Rows.

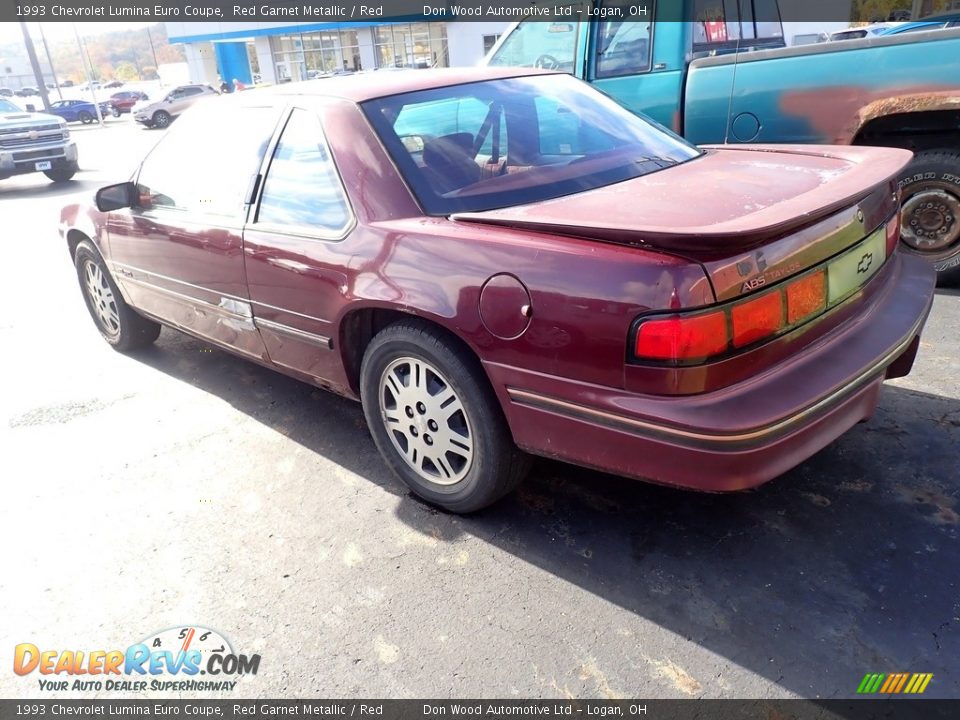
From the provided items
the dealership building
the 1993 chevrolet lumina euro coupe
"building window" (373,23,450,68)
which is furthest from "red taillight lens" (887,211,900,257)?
"building window" (373,23,450,68)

Task brief. Copy out every line of the entries above word for word, leaving out the pictures.

Output of the task.
From the provided items
the dealership building
the 1993 chevrolet lumina euro coupe
"building window" (373,23,450,68)
which is furthest from "red taillight lens" (887,211,900,257)?
"building window" (373,23,450,68)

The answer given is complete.